* [CHALLENGE]:
Return each line from the items below that contains the string "white".

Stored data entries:
□ □ □ □

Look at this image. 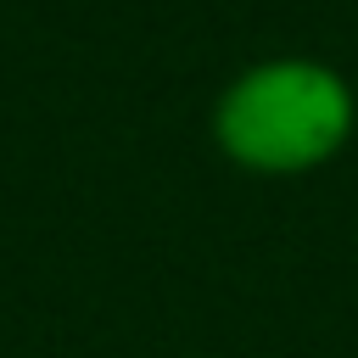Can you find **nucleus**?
Wrapping results in <instances>:
<instances>
[{"instance_id":"f257e3e1","label":"nucleus","mask_w":358,"mask_h":358,"mask_svg":"<svg viewBox=\"0 0 358 358\" xmlns=\"http://www.w3.org/2000/svg\"><path fill=\"white\" fill-rule=\"evenodd\" d=\"M358 129L352 84L313 56H263L213 101V145L263 179H296L347 151Z\"/></svg>"}]
</instances>
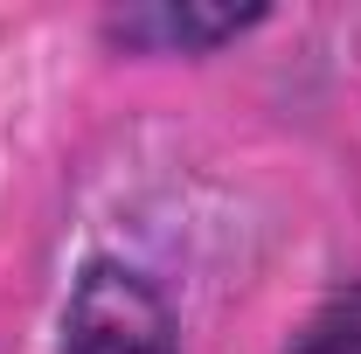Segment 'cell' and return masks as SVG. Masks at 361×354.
Returning <instances> with one entry per match:
<instances>
[{
	"mask_svg": "<svg viewBox=\"0 0 361 354\" xmlns=\"http://www.w3.org/2000/svg\"><path fill=\"white\" fill-rule=\"evenodd\" d=\"M285 354H361V285L334 292V299L306 319V334H299Z\"/></svg>",
	"mask_w": 361,
	"mask_h": 354,
	"instance_id": "3957f363",
	"label": "cell"
},
{
	"mask_svg": "<svg viewBox=\"0 0 361 354\" xmlns=\"http://www.w3.org/2000/svg\"><path fill=\"white\" fill-rule=\"evenodd\" d=\"M63 354H174V319L126 264H90L63 312Z\"/></svg>",
	"mask_w": 361,
	"mask_h": 354,
	"instance_id": "6da1fadb",
	"label": "cell"
},
{
	"mask_svg": "<svg viewBox=\"0 0 361 354\" xmlns=\"http://www.w3.org/2000/svg\"><path fill=\"white\" fill-rule=\"evenodd\" d=\"M257 21H264V7H139V14H118L111 28L139 49L195 56V49H216L229 35H243V28H257Z\"/></svg>",
	"mask_w": 361,
	"mask_h": 354,
	"instance_id": "7a4b0ae2",
	"label": "cell"
}]
</instances>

□ □ □ □

* [COMPLETED EXERCISE]:
[{"instance_id":"f257e3e1","label":"nucleus","mask_w":358,"mask_h":358,"mask_svg":"<svg viewBox=\"0 0 358 358\" xmlns=\"http://www.w3.org/2000/svg\"><path fill=\"white\" fill-rule=\"evenodd\" d=\"M358 129L352 84L313 56H263L213 101V145L263 179H296L347 151Z\"/></svg>"}]
	"mask_svg": "<svg viewBox=\"0 0 361 354\" xmlns=\"http://www.w3.org/2000/svg\"><path fill=\"white\" fill-rule=\"evenodd\" d=\"M285 354H361V285L334 292V299L306 319V334H299Z\"/></svg>",
	"mask_svg": "<svg viewBox=\"0 0 361 354\" xmlns=\"http://www.w3.org/2000/svg\"><path fill=\"white\" fill-rule=\"evenodd\" d=\"M63 354H174V319L126 264H90L63 312Z\"/></svg>",
	"mask_svg": "<svg viewBox=\"0 0 361 354\" xmlns=\"http://www.w3.org/2000/svg\"><path fill=\"white\" fill-rule=\"evenodd\" d=\"M257 21H264V7H139V14H118L111 28L139 49L195 56V49H216L229 35H243V28H257Z\"/></svg>",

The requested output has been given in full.